> [Data under study]
______________________________
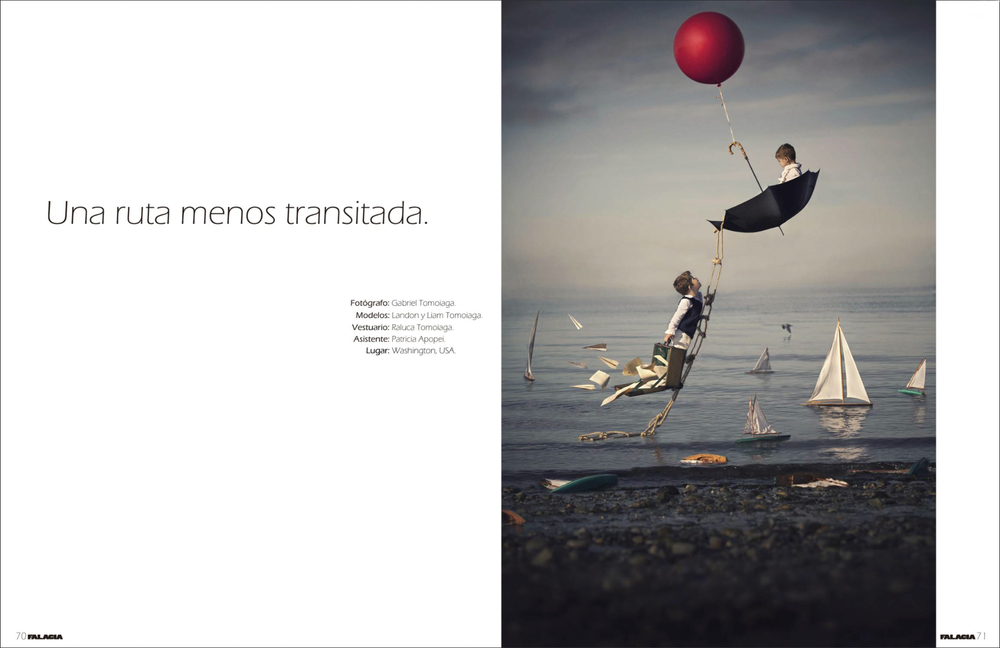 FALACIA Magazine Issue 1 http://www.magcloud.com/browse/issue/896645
______________________________
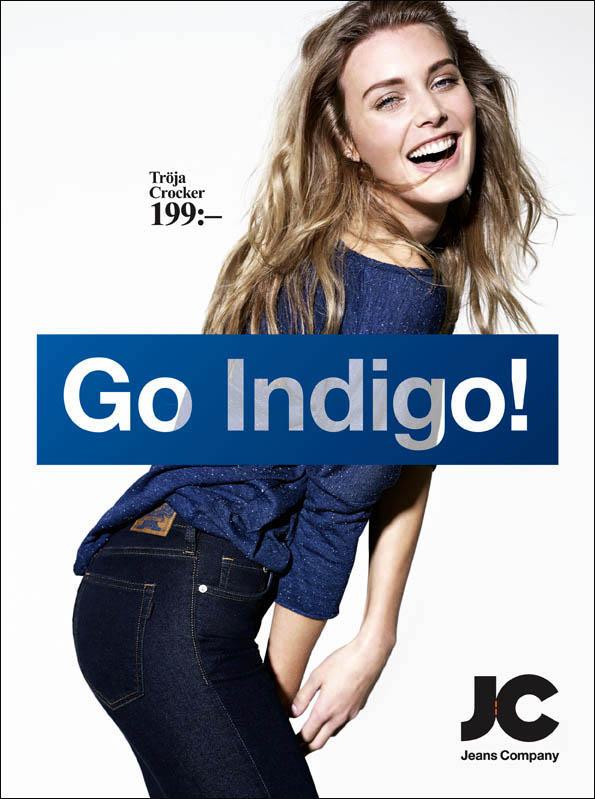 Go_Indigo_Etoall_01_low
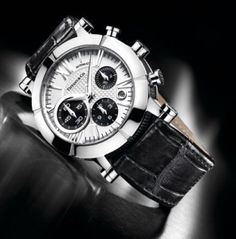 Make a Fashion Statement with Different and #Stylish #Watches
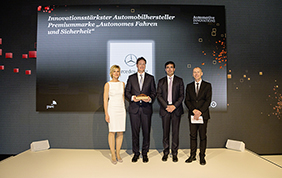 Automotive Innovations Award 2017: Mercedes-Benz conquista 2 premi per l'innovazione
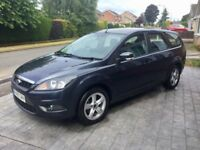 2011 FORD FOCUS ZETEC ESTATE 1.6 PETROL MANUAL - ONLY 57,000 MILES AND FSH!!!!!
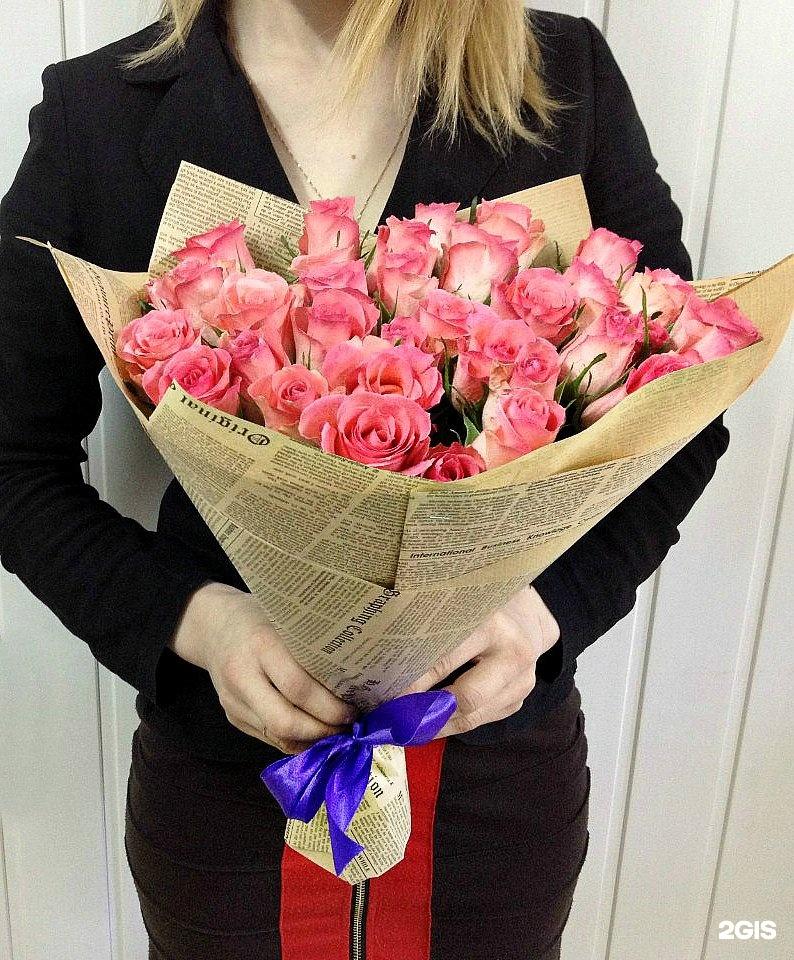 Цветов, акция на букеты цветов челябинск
______________________________
> [Exercise] Beginning with the line that contains "2011 FORD FOCUS", write out the lines of the material above exactly, and end with the line that contains "Цветов, акция на букеты цветов челябинск". Omit the pictures.

> [Solution to the problem]
 2011 FORD FOCUS ZETEC ESTATE 1.6 PETROL MANUAL - ONLY 57,000 MILES AND FSH!!!!!
 Цветов, акция на букеты цветов челябинск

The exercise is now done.